**YOUR INSTRUCTIONS**. Exactly reproduce the lines from the line containing "In considering" to the end of the data below, inclusive, and nothing else.

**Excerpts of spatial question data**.

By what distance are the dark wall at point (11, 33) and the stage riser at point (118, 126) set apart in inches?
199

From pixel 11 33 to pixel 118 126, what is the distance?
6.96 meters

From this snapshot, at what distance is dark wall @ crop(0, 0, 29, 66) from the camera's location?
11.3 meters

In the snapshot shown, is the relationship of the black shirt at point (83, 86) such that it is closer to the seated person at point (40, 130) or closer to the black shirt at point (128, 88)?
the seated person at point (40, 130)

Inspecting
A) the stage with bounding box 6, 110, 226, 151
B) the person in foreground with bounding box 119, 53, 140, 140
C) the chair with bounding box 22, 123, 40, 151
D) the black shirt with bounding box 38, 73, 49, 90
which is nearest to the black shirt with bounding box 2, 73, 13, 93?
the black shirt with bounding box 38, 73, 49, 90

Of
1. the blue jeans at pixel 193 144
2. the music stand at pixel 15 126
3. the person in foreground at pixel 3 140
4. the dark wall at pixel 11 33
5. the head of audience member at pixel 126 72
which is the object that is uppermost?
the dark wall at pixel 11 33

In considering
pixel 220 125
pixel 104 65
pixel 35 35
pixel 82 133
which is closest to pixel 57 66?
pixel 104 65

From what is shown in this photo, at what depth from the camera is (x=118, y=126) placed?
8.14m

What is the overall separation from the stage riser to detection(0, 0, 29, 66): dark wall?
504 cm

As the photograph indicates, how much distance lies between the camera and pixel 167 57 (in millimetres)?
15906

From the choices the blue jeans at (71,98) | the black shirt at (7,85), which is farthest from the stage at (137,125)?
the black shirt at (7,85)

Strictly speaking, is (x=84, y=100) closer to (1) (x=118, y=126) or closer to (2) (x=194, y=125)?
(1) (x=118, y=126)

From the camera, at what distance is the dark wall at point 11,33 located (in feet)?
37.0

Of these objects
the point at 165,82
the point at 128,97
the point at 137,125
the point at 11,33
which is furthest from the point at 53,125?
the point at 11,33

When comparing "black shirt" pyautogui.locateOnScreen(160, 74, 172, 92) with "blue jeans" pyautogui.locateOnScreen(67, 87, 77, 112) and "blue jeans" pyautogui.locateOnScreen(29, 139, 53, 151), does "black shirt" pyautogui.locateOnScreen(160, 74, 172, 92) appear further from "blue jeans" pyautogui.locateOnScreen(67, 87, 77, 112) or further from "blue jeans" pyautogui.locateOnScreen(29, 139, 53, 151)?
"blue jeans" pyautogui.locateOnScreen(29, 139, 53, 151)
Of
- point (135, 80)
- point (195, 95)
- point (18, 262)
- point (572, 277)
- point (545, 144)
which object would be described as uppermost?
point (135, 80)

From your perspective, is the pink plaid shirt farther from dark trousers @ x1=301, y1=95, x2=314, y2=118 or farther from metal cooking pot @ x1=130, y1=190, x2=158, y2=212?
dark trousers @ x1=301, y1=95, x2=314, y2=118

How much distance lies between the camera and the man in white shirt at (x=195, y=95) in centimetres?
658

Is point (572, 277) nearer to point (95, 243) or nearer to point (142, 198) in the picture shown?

**FINISHED ANSWER**.
In considering
pixel 220 125
pixel 104 65
pixel 35 35
pixel 82 133
which is closest to pixel 57 66?
pixel 104 65

From what is shown in this photo, at what depth from the camera is (x=118, y=126) placed?
8.14m

What is the overall separation from the stage riser to detection(0, 0, 29, 66): dark wall?
504 cm

As the photograph indicates, how much distance lies between the camera and pixel 167 57 (in millimetres)?
15906

From the choices the blue jeans at (71,98) | the black shirt at (7,85), which is farthest from the stage at (137,125)?
the black shirt at (7,85)

Strictly speaking, is (x=84, y=100) closer to (1) (x=118, y=126) or closer to (2) (x=194, y=125)?
(1) (x=118, y=126)

From the camera, at what distance is the dark wall at point 11,33 located (in feet)?
37.0

Of these objects
the point at 165,82
the point at 128,97
the point at 137,125
the point at 11,33
which is furthest from the point at 53,125?
the point at 11,33

When comparing "black shirt" pyautogui.locateOnScreen(160, 74, 172, 92) with "blue jeans" pyautogui.locateOnScreen(67, 87, 77, 112) and "blue jeans" pyautogui.locateOnScreen(29, 139, 53, 151), does "black shirt" pyautogui.locateOnScreen(160, 74, 172, 92) appear further from "blue jeans" pyautogui.locateOnScreen(67, 87, 77, 112) or further from "blue jeans" pyautogui.locateOnScreen(29, 139, 53, 151)?
"blue jeans" pyautogui.locateOnScreen(29, 139, 53, 151)
Of
- point (135, 80)
- point (195, 95)
- point (18, 262)
- point (572, 277)
- point (545, 144)
which object would be described as uppermost?
point (135, 80)

From your perspective, is the pink plaid shirt farther from dark trousers @ x1=301, y1=95, x2=314, y2=118 or farther from metal cooking pot @ x1=130, y1=190, x2=158, y2=212?
dark trousers @ x1=301, y1=95, x2=314, y2=118

How much distance lies between the camera and the man in white shirt at (x=195, y=95) in centimetres?
658

Is point (572, 277) nearer to point (95, 243) or nearer to point (142, 198) in the picture shown?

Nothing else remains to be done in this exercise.